#### AVAILABLE RECORDS ####

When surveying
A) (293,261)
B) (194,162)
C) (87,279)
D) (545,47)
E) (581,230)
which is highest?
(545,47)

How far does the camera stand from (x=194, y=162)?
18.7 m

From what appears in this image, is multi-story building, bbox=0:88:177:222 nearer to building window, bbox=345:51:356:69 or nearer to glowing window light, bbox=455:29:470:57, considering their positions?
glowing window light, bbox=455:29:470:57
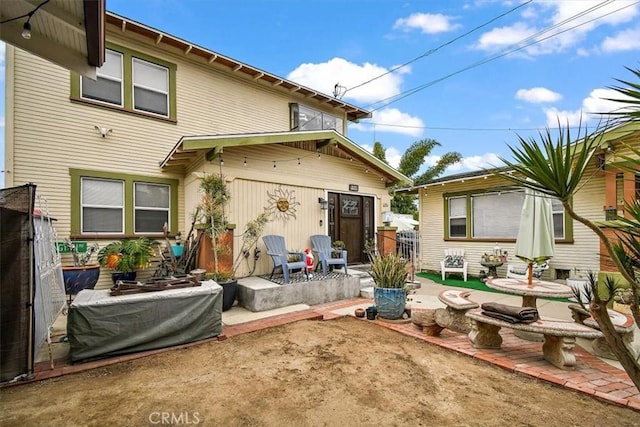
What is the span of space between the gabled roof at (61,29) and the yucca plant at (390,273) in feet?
15.0

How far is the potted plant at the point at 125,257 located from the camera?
21.0 feet

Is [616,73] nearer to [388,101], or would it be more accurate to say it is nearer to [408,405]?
[408,405]

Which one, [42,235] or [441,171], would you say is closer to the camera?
[42,235]

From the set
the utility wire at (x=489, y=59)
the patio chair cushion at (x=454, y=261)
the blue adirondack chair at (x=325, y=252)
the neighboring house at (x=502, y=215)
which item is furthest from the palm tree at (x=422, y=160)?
the blue adirondack chair at (x=325, y=252)

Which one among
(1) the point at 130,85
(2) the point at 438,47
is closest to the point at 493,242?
(2) the point at 438,47

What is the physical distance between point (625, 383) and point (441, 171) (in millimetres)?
16909

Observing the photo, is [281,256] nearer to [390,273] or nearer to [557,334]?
[390,273]

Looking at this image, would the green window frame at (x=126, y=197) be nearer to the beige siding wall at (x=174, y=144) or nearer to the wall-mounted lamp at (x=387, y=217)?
the beige siding wall at (x=174, y=144)

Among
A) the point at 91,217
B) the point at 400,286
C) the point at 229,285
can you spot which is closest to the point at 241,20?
the point at 91,217

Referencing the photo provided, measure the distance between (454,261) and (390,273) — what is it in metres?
5.41

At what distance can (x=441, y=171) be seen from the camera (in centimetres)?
1889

####

Print all of the data above verbatim, leaving out the picture.

> _REPLY_
When surveying
A) (293,261)
B) (194,162)
C) (87,279)
D) (545,47)
E) (581,230)
which is highest?
(545,47)

How far does the camera stand from (x=194, y=162)?
18.7 m

From what appears in this image, is multi-story building, bbox=0:88:177:222 nearer to building window, bbox=345:51:356:69 or nearer to glowing window light, bbox=455:29:470:57, considering their positions?
glowing window light, bbox=455:29:470:57
What is the span of space between the gabled roof at (61,29) and the yucca plant at (390,273) in feet?
15.0

How far is the potted plant at the point at 125,257 located from the camera?
21.0 feet

Is [616,73] nearer to [388,101], or would it be more accurate to say it is nearer to [408,405]?
[408,405]

Which one, [42,235] or [441,171], would you say is closer to the camera?
[42,235]

From the set
the utility wire at (x=489, y=59)
the patio chair cushion at (x=454, y=261)
the blue adirondack chair at (x=325, y=252)
the neighboring house at (x=502, y=215)
which item is furthest from the palm tree at (x=422, y=160)?
the blue adirondack chair at (x=325, y=252)

Which one among
(1) the point at 130,85
(2) the point at 438,47
is closest to the point at 493,242?
(2) the point at 438,47

What is the physical distance between point (625, 383) and point (441, 171) (in millimetres)?
16909

Observing the photo, is [281,256] nearer to [390,273] or nearer to [557,334]?
[390,273]

Looking at this image, would the green window frame at (x=126, y=197) be nearer to the beige siding wall at (x=174, y=144) or nearer to the wall-mounted lamp at (x=387, y=217)?
the beige siding wall at (x=174, y=144)

Among
A) the point at 91,217
B) the point at 400,286
C) the point at 229,285
can you spot which is closest to the point at 241,20?
the point at 91,217

Referencing the photo provided, measure the distance between (454,261) and (390,273) — what is it in metres?
5.41

At what distance can (x=441, y=171) be seen from the camera (in centimetres)?
1889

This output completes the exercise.